Building a Search Engine
I was re-reading “I am feeling lucky” and this inspired me, so I have decided to create a search engine. This is a very ambitious project; however, it will teach me a lot about building a micro service with Kubernetes all from scratch.
My plan is to refactor the spider to use a relational database. I am learning towards each spider having its own SQLite db. Then create a service which can go to the spiders and get their current crawl and add them to a central DB. This will create a single graph of all the visited notes.
In order to determine the weights of the graph, I will take a partial graph and traverse the map and count if there are linking nodes. This will help me build a prominence value for the pages. This will need to get a lot of websites, a lot since websites taken at random have an extremely low chance of being linked.

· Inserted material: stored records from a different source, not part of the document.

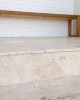 Római Classic Travertin mészkő burkolat, 1,2 cm vastagság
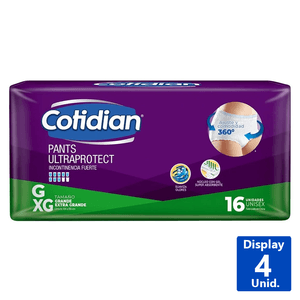 PAÑAL ADULTO PANT ULTRAPROTECT G/XG 16UN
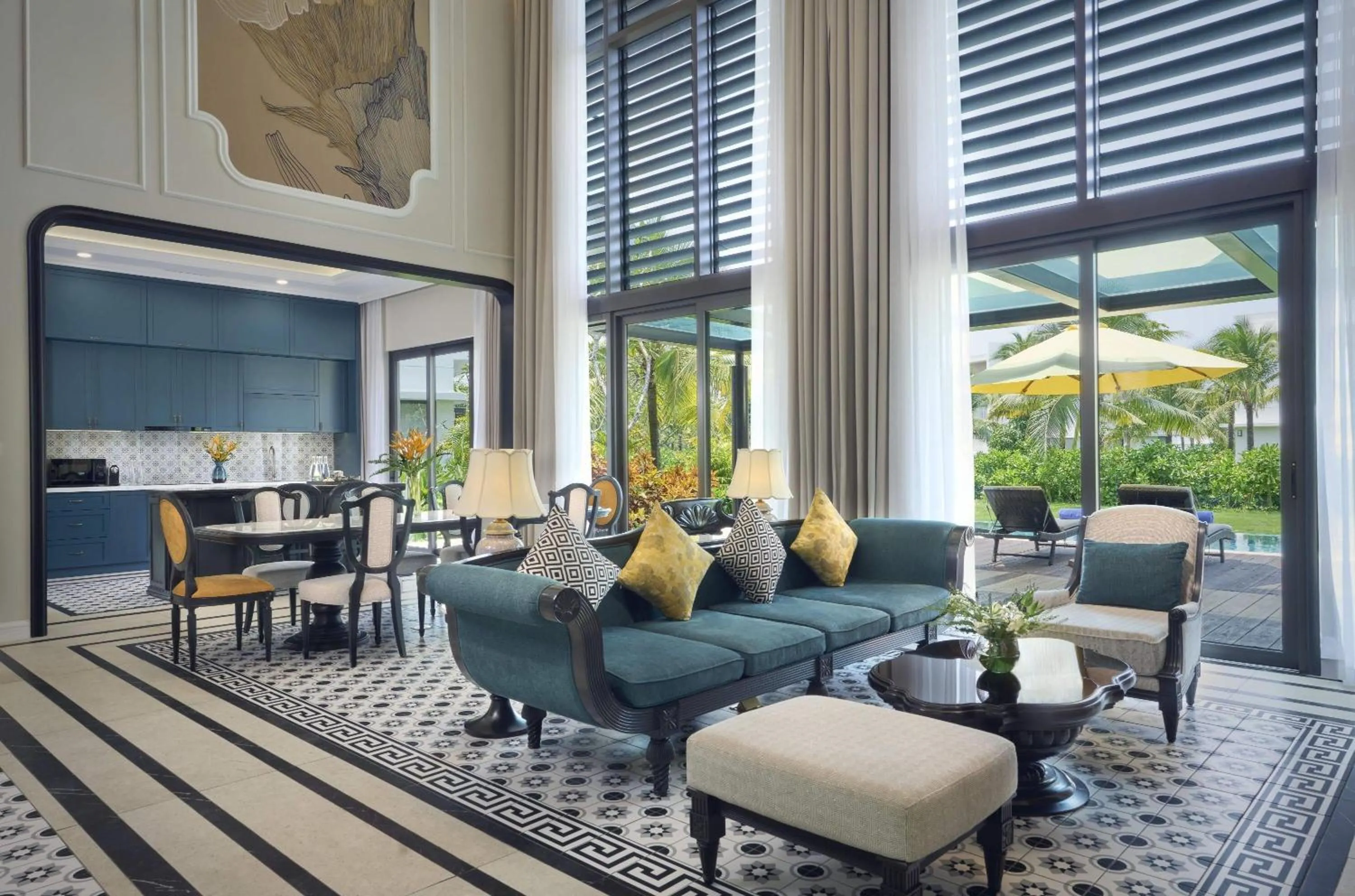 Photo of the whole room in Wyndham Grand Phu Quoc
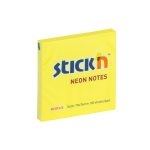 Stickn Notas Adhesivas 3x3" Block 100 unidades Amarillo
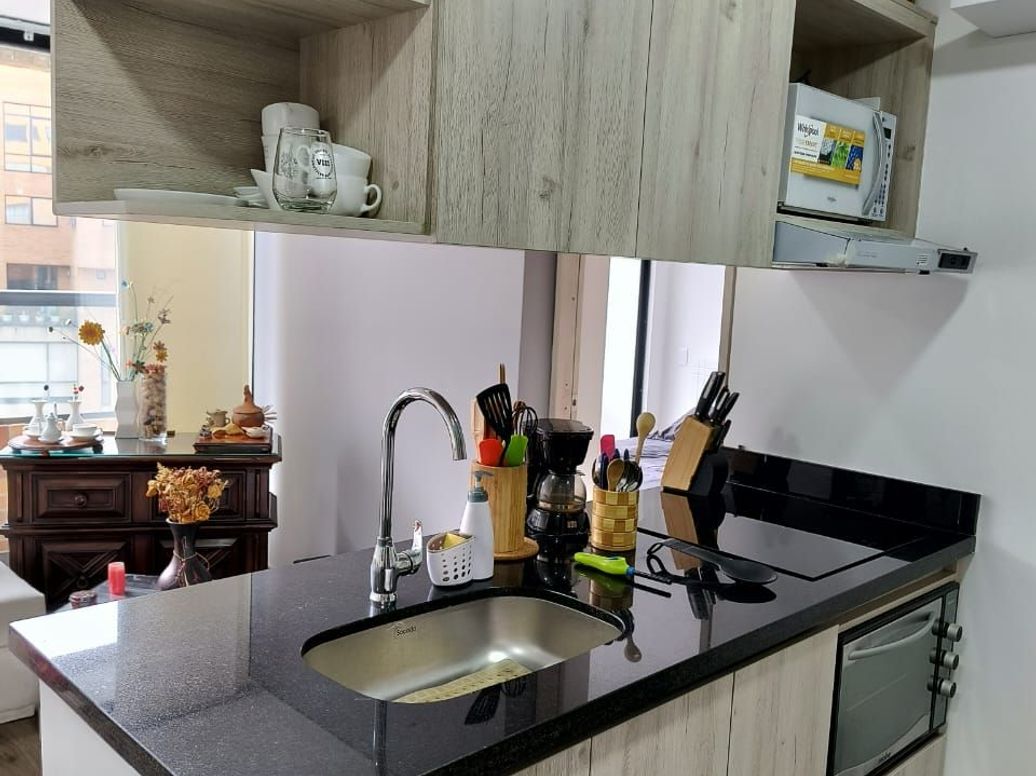Apartamento de 2 alcobas en venta en Sagrado Corazon, Bogotá, 44 m² · foto 6 de 18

Next, I initially planned on using an Open search/Elastic search; however, due to traffic, I decided against it. It added a lot more complexity for little benefit. So instead, I will use a relational db fuzzy search and order by the weighting. It’s a very naive solution; however, I can change this at a later date. The front end would be a very simple React page with a debounce we can use to do some nice fast searching. Additionally, I can do some optimisations with the table using indexes to reduce the speed reduction for not using a detected Full-text search tool.
I like the challenge that this created and I think it will be fun, I will try and update this blog with how things are working out.